Begin with the line below holding "Belles montagnes enneigées" and go on through the line holding "A picture of step 2 of Sindhi chicken curry.", duplicating each line exactly and leaving out pictures.

++++ Supplied entries ++++

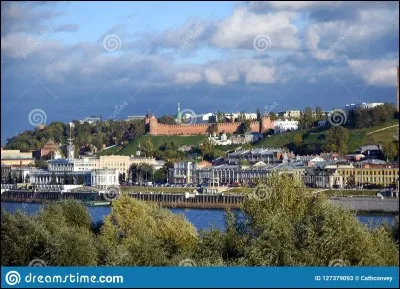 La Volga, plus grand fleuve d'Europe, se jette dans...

++++
++++ Supplied entries ++++

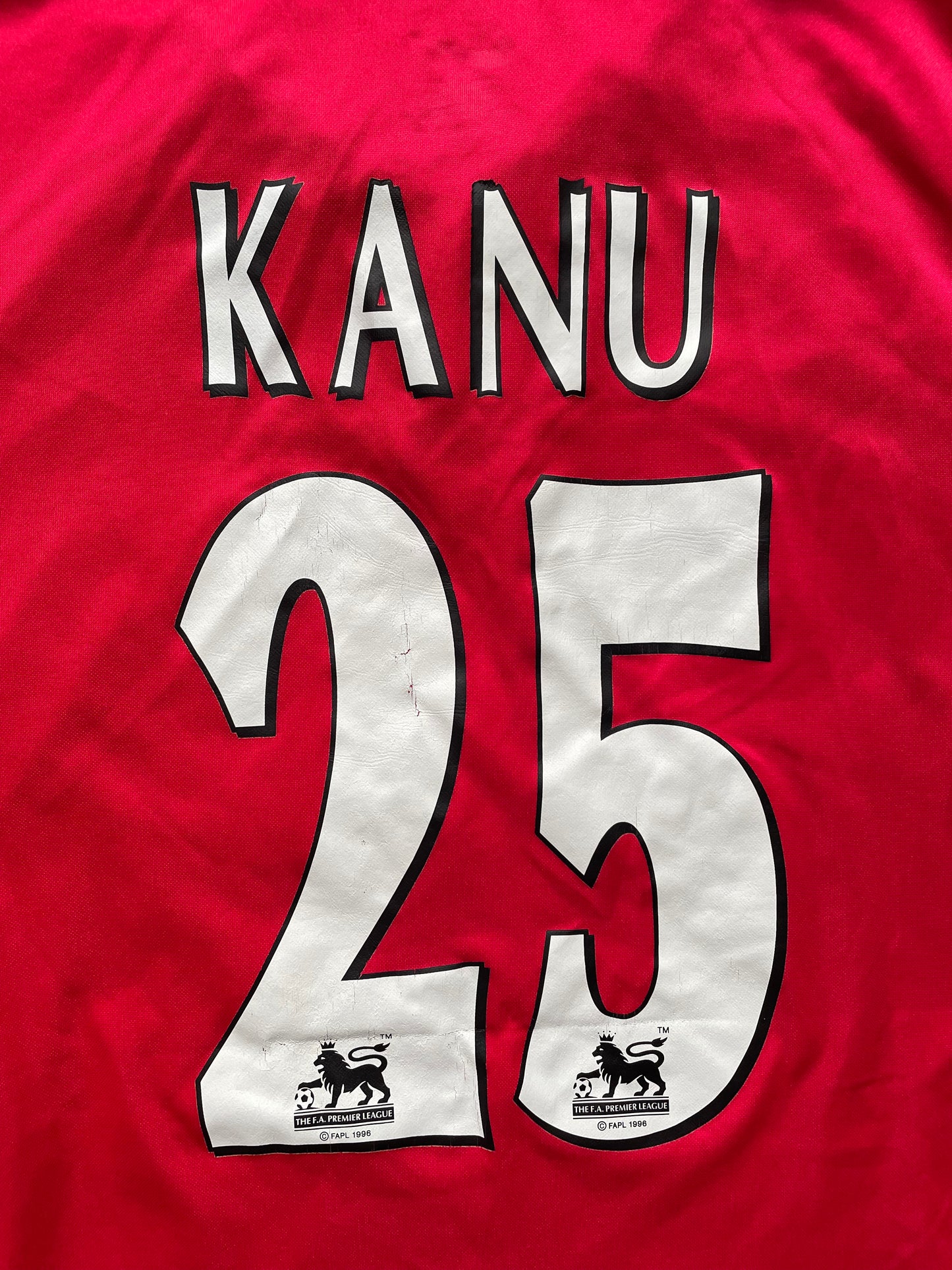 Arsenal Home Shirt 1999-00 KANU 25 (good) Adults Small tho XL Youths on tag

++++
++++ Supplied entries ++++

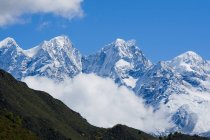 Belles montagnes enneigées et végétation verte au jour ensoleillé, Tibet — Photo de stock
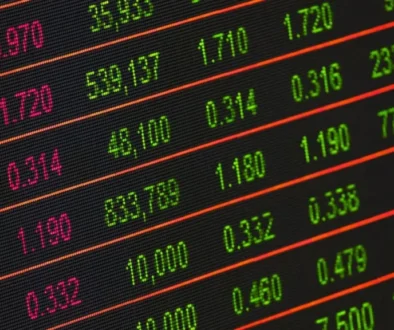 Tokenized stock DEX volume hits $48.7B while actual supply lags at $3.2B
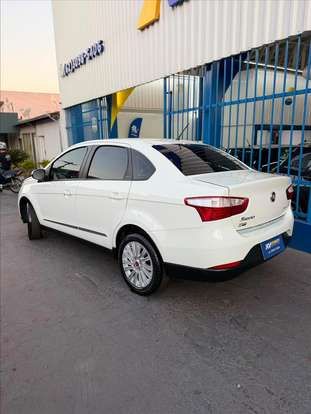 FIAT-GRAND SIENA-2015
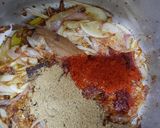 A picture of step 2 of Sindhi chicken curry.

++++

:: Output ::
 Belles montagnes enneigées et végétation verte au jour ensoleillé, Tibet — Photo de stock
 Tokenized stock DEX volume hits $48.7B while actual supply lags at $3.2B
 FIAT-GRAND SIENA-2015
 A picture of step 2 of Sindhi chicken curry.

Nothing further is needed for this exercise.